Comment 9 Arik 2020-06-15 19:54:45 UTC
(In reply to Marco Fais from comment #8)
> Storage backend used is glusterfs replica 3 -- I have problems (qemu
> crashes) removing snapshots with a distributed-disperse backend but looking
> at the logs it might be a problem with the gluster storage rather than
> qemu-kvm.
> 
> If you need any logs let me know. If I use the same VM/same backend on a
> standard ovirt-node-4.4.0 system I can replicate the issues again.

Sounds like a different issue, if you'd like us to take a look into that please file a separate bug.

> 
> Should I roll-out the repository to the rest of the cluster or should I wait
> for the above to be integrated in a future ovirt-node release?

As Milan wrote above, by using that repo "you risk replacing old bugs with new ones".
It really depends on the risk you're willing to take for using, possibly, less mature tools but that address the reported issue.

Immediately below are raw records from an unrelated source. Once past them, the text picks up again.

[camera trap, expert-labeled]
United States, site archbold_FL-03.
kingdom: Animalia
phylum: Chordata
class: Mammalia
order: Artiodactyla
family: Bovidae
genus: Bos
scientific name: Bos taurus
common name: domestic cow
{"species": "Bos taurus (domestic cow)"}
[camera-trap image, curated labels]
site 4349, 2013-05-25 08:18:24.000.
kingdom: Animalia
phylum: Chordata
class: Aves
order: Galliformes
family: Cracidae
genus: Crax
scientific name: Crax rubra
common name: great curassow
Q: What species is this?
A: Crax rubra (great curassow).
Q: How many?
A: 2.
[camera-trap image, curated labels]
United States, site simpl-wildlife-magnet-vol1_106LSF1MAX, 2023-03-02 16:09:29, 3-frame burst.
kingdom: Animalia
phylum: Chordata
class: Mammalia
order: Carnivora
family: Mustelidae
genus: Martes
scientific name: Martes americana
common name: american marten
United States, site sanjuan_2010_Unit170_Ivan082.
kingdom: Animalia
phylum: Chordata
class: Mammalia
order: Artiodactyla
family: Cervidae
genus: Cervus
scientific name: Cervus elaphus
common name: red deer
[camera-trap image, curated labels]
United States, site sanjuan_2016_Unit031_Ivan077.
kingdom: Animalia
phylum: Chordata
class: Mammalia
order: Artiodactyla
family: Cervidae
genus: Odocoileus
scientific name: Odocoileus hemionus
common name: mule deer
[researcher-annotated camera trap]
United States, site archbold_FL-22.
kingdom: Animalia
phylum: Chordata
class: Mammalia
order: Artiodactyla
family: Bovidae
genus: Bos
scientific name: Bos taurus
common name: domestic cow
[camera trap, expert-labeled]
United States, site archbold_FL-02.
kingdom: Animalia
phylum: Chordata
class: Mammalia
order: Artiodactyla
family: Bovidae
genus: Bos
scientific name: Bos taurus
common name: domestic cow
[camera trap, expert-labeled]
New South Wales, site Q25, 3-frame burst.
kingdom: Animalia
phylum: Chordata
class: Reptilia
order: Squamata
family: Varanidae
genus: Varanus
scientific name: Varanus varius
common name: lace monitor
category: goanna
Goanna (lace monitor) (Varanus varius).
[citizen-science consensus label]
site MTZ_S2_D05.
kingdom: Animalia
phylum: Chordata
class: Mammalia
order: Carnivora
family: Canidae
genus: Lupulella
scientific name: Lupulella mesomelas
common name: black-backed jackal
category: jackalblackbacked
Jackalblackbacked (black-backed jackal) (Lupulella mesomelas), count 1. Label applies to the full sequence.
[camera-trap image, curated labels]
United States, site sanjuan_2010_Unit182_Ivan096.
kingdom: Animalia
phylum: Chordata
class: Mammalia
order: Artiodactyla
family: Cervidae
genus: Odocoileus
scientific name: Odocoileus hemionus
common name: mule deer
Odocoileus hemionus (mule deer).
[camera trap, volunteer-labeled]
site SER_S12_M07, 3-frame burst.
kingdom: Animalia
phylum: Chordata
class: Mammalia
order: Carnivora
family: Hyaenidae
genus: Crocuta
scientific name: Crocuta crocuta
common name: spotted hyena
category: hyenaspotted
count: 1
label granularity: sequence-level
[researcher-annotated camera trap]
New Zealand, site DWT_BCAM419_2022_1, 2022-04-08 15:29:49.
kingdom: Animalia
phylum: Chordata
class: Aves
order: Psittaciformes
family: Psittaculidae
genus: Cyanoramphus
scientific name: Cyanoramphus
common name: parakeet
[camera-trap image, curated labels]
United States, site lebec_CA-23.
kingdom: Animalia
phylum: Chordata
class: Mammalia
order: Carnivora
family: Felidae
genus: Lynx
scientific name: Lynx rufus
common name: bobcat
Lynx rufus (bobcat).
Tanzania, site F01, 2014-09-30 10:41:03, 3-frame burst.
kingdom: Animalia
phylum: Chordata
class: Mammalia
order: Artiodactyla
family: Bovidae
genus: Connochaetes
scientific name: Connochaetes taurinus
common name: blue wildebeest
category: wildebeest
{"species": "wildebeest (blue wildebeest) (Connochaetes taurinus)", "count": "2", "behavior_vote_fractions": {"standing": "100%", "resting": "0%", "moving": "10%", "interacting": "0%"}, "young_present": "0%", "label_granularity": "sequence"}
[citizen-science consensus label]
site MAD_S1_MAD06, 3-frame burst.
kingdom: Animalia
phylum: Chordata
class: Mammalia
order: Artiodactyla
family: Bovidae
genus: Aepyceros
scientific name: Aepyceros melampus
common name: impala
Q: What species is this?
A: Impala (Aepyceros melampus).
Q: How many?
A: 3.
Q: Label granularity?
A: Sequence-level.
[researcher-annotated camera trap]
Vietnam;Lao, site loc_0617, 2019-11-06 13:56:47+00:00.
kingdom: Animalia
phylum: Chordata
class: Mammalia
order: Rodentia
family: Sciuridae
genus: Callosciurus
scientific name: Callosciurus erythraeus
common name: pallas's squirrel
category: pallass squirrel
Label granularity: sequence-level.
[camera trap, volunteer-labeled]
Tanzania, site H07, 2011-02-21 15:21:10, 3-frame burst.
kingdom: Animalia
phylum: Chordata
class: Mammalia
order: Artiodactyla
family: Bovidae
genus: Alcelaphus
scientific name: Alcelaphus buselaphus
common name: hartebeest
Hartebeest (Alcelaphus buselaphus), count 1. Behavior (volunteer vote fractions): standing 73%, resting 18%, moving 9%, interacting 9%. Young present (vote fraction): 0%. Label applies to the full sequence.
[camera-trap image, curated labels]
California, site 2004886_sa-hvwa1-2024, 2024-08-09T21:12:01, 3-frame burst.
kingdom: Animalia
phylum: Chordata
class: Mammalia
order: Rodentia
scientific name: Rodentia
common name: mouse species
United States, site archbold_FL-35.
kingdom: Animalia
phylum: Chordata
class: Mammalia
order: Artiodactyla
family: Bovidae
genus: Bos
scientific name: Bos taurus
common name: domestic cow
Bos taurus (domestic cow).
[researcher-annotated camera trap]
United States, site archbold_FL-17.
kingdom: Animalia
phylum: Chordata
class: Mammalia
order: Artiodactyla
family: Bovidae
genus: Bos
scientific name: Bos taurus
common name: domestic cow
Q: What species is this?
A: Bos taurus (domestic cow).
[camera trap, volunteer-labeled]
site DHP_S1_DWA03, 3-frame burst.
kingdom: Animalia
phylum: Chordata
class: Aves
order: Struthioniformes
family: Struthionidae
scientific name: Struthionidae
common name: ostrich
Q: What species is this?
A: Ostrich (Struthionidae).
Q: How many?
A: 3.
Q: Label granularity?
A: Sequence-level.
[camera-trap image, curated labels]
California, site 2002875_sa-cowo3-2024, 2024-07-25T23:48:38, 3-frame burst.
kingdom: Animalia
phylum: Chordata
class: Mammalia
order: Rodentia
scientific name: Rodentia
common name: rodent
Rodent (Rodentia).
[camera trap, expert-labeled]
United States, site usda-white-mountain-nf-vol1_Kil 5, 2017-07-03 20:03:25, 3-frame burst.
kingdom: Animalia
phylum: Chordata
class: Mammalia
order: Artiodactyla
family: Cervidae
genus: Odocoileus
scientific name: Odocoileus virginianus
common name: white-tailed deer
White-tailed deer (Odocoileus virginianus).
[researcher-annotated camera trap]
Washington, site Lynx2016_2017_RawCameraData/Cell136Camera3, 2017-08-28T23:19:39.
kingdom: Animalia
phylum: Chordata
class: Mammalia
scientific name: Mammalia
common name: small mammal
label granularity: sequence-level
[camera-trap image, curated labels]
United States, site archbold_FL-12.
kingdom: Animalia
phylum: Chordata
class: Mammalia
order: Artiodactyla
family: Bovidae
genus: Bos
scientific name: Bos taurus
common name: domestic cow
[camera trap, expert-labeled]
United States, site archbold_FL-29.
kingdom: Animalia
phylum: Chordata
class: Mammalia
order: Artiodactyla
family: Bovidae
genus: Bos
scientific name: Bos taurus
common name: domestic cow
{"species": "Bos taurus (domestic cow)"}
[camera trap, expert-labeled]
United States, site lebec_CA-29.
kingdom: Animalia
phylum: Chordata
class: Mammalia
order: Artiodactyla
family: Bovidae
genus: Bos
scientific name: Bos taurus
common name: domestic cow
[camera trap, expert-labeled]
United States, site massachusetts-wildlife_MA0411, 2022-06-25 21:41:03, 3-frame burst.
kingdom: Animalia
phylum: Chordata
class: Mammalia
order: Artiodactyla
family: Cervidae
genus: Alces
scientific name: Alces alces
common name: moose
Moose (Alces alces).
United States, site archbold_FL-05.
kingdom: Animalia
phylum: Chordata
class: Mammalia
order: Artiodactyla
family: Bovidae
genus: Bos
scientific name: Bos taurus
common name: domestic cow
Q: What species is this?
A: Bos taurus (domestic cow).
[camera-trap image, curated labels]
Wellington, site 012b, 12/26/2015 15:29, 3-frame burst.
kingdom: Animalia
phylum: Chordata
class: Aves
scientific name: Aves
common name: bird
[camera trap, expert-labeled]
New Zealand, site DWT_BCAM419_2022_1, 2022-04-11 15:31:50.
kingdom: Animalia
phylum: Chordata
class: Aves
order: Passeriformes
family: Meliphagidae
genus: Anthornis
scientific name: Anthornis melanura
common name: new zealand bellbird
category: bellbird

Comment 10 Marco Fais 2020-06-16 14:00:29 UTC
(In reply to Arik from comment #9)

Arik, 

thanks for your comments

> > If you need any logs let me know. If I use the same VM/same backend on a
> > standard ovirt-node-4.4.0 system I can replicate the issues again.
> 
> Sounds like a different issue, if you'd like us to take a look into that
> please file a separate bug.

I have opened an issue with the gluster team -- see here: https://github.com/gluster/glusterfs/issues/1309
Not sure if/where to track it on the oVirt side...

> > Should I roll-out the repository to the rest of the cluster or should I wait
> > for the above to be integrated in a future ovirt-node release?
> 
> As Milan wrote above, by using that repo "you risk replacing old bugs with
> new ones".
> It really depends on the risk you're willing to take for using, possibly,
> less mature tools but that address the reported issue.

Thanks -- I will roll-out only on our test cluster for the moment until I get more clarify on which ovirt-node release will contain the updated qemu/libvirt packages.

Regards,
Marco

Comment 11 Arik 2020-06-28 19:54:49 UTC
The only thing that I see to do here is adding a newer libvirt version as a dependency of VDSM, once available on centos.

Comment 13 Sandro Bonazzola 2020-09-18 07:13:03 UTC
This bugzilla is included in oVirt 4.4.2 release, published on September 17th 2020.

Since the problem described in this bug report should be resolved in oVirt 4.4.2 release, it has been closed with a resolution of CURRENT RELEASE.

If the solution does not work for you, please open a new bug report.